最早、立っているのも困難。正直、今すぐにでも横になりたい……だが、まだ倒れる訳にはいかない。これだけの傷を付けまくってくれた敵の死体を確認するまでは。
「エクス、無事か……?」
『――問題ありません。日頃の鍛錬の賜物でしょう。精霊権能解放に伴う私の存在規格への負荷は、以前よりも軽微です。マスター自身の損耗も抑えられている様子、非常に助かります』
アクトの呼びかけに、彼の頭の中で賞賛と共に応じるエクス。
学院襲撃事件で聖剣の「奥の手」を使った際、エクスは力を使い果たして休眠状態に陥った。
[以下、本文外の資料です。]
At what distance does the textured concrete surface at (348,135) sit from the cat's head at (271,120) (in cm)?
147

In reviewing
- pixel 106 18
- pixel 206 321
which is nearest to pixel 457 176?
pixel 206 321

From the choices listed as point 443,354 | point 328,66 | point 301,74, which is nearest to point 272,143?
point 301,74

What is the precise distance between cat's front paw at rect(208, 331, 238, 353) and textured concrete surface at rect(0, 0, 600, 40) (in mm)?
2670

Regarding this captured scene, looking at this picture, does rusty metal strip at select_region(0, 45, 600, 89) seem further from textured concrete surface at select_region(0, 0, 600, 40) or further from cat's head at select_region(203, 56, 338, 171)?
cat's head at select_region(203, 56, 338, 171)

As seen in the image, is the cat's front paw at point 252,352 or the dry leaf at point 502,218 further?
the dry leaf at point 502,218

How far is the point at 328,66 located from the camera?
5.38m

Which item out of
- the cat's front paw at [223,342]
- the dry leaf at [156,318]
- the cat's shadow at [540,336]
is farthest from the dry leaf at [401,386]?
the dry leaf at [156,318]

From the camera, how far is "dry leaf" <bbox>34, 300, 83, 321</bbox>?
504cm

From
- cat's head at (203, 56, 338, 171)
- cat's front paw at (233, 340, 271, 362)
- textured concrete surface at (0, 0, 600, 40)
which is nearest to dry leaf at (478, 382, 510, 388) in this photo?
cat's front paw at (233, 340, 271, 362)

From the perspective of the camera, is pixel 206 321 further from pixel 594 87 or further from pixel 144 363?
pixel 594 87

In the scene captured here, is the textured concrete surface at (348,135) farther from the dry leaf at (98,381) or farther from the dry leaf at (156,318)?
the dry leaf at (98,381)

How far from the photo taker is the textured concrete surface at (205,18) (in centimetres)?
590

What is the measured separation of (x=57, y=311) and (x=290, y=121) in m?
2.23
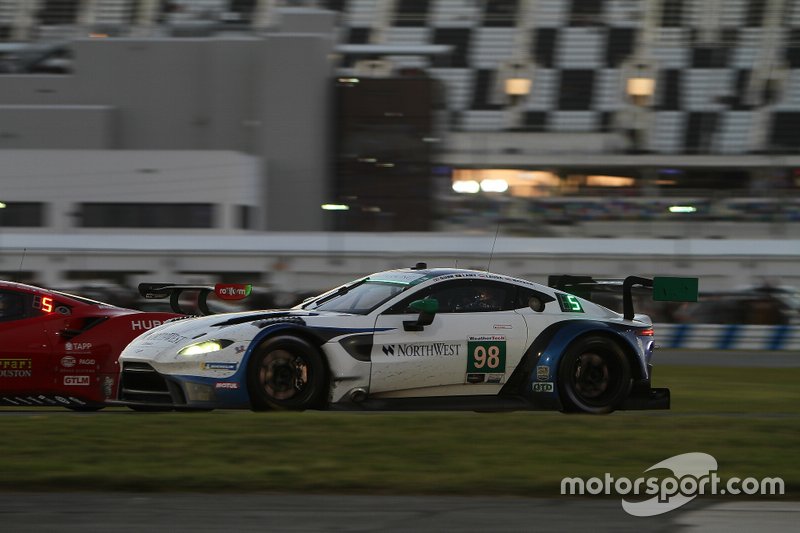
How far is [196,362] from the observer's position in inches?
328

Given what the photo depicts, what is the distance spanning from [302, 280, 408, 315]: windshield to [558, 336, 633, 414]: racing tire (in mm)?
1349

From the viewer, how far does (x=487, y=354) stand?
893 cm

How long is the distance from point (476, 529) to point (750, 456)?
2.53 metres

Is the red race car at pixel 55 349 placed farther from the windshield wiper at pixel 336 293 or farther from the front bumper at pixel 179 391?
the windshield wiper at pixel 336 293

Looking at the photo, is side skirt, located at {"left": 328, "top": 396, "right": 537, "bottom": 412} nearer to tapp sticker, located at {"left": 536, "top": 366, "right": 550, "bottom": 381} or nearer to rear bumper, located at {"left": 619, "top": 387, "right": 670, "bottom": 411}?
tapp sticker, located at {"left": 536, "top": 366, "right": 550, "bottom": 381}

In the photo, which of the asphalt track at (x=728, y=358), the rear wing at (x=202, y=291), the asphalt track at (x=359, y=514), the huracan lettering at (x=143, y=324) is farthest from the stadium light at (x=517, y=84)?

それと比べると今回は受け答えがはっきりしているので、負荷が減ったのは確かなのだろう。
加えて、《限界突破》と「奥の手」を使っても意識を失っていない点では、この一戦はアクトの成長の証だと言える。しかし、エクスの言葉に対しアクトは「いいや」、と頭を振った。
「俺もまだまだだ。ていうか、助かったっていうならそれはこっちの台詞だぜ、エクス。俺が腹をぶち抜かれそうになった時、『銀輝魔甲』に魔力を送ってくれたんだよな?」
フェリドが捨て身の反撃を仕掛けてきたあの時。漆黒の杭に貫かれるのもお構いなしに剣を振り続けていたアクトには、回避に意識を割いている余裕などなかった。
もし「銀輝魔甲」の魔法障壁がなければ、もしエクスが魔力を回していてくれなければ、今頃アクトの腹には大きな風穴が空いていたに違いない。
これでは勝利を誇る事は出来ない。結果的にアクトは、マグナとエクスに命を救われたのだから。しかし……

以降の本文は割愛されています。